- **Set task 1**
Answer these questions about the Putney debates text, one answer per line, marked like the questions:
(a) In what year were the Putney debates held?
(b) Which two popular "democratic" movements does the text name?
(c) For whom did Ireton speak?

- **Given text**
* BEGIN *
At the so-called Putney debates in England in 1647, the question of human
rights was explicitly at stake. Factions representing the peasantry, the
army rank and file, and popular "democratic" movements including
the Diggers and the Levellers argued that these rights existed. Commissary-General
Ireton, for the new republican government, disagreed, and his argument
is interesting:
"for my part I account that the great foundation of justice, that
we should keep covenant one with another [...] Covenants freely made,
freely entered into, must be kept one with another. Take away that, I
do not know what ground there is of anything you can call any man's right.
I would very fain know what you gentlemen, or any other, do account the
right you have to anything in England - anything of estate, land or goods,
that you have, what ground, what right you have to it. What right hath
any man to anything if you lay not down that principle, that we are to
keep covenant? If you will resort only to the Law of Nature by the Law
of Nature you have no more right to this land, or anything else, than
I have."
But Ireton went on to subtly twist the argument, claiming that the law
of the land was a binding "covenant", though it was clearly
not "freely made", or "freely entered into":
"[...] we are under a contract, we are under an agreement, and that
agreement is what a man has for matter of land that he hath received by
a traduction from his ancestors, which according to the law does fall
upon him to be his right. That agreement is that he shall enjoy, he shall
have the property of, the use of, the disposing of the land, with submission
to that general authority which is agreed upon amongst us for the preserving
of peace, and for the supporting of this law. This I take to be the foundation
of all right for matter of land. [...] And therefore when I hear men speak
of laying aside all engagements to consider only that wild or vast notion
of what in every man's conception is just or unjust, I am afraid and do
tremble at the boundless and endless consequences of it."
* END *
- **Records supplied**
* BEGIN *
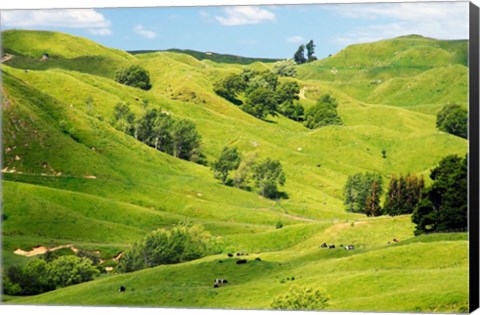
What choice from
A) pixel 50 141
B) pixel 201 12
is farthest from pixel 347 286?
pixel 50 141

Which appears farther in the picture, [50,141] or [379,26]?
[379,26]

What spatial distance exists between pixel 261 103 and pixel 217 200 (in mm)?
70393

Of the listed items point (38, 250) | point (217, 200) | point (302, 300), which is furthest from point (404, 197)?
point (302, 300)

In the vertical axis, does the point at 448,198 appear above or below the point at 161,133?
below

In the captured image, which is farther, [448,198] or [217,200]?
[217,200]

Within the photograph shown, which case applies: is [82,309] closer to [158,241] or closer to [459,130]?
[158,241]

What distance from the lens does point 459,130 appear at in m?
148

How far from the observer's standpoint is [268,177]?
135750 mm

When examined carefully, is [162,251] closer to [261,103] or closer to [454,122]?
[454,122]

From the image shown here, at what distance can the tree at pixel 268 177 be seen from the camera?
134 meters

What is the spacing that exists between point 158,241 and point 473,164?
150 feet

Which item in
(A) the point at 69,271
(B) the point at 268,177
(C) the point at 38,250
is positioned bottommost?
A: (A) the point at 69,271

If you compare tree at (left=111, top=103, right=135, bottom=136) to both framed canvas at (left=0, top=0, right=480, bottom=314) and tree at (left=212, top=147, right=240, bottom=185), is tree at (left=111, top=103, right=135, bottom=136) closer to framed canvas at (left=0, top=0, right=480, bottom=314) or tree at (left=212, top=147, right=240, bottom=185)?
framed canvas at (left=0, top=0, right=480, bottom=314)

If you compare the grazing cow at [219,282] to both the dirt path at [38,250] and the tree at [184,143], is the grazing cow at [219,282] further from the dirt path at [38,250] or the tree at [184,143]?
the tree at [184,143]
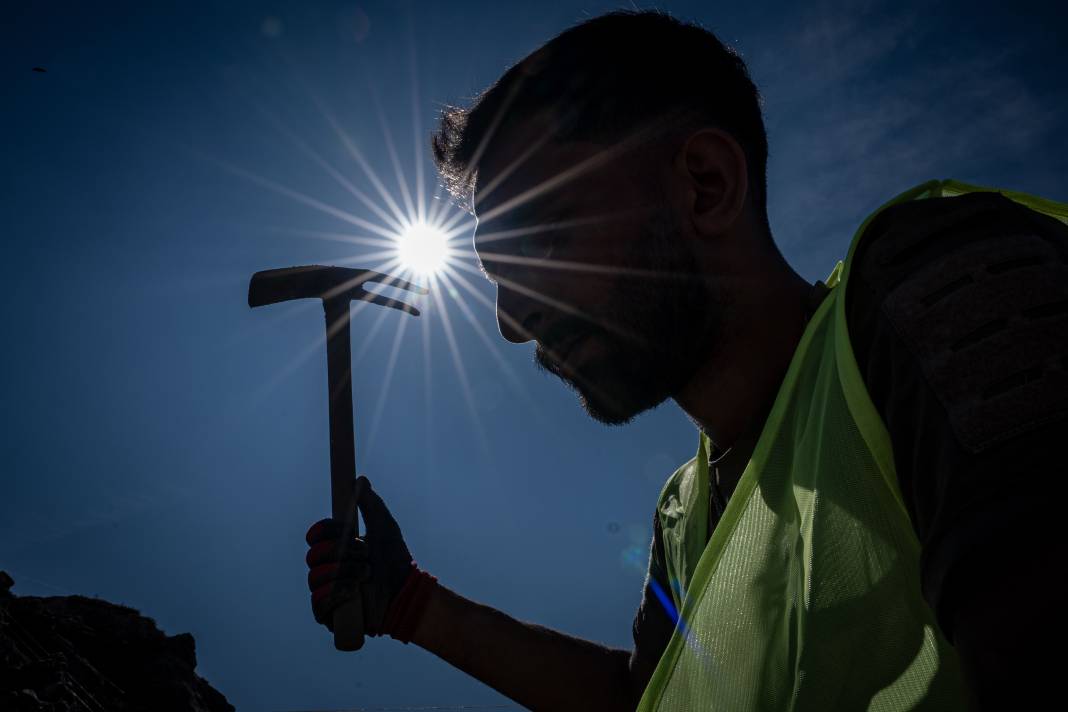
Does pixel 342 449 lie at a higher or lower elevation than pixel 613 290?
higher

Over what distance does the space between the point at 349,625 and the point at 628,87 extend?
2621mm

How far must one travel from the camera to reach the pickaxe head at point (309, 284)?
3.66m

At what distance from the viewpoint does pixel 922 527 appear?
987 mm

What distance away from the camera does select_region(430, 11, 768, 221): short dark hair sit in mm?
2223

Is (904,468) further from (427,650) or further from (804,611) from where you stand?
(427,650)

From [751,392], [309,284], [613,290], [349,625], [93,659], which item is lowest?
[349,625]

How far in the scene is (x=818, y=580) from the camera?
1241 millimetres

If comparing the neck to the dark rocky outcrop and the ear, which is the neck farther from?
the dark rocky outcrop

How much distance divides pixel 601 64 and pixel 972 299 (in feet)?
5.84

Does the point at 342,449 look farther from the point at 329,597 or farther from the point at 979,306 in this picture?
the point at 979,306

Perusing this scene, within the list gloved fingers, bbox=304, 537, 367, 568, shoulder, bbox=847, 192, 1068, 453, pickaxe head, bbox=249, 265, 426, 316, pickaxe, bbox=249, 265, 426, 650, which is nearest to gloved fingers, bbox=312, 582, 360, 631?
gloved fingers, bbox=304, 537, 367, 568

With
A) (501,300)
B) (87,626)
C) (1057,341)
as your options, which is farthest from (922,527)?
(87,626)

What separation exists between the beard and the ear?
113 mm

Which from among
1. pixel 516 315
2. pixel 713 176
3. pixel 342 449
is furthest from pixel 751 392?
pixel 342 449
* END *
- **Set task 2**
Rewrite the records as a numbered list, from the line with "Which from among" to the end of the records, leaving out blank lines.

- **Worked solution 1**
(a) 1647
(b) The Diggers and the Levellers
(c) The new republican government

- **Worked solution 2**
1. Which from among
2. 1. pixel 516 315
3. 2. pixel 713 176
4. 3. pixel 342 449
5. is furthest from pixel 751 392?
6. pixel 342 449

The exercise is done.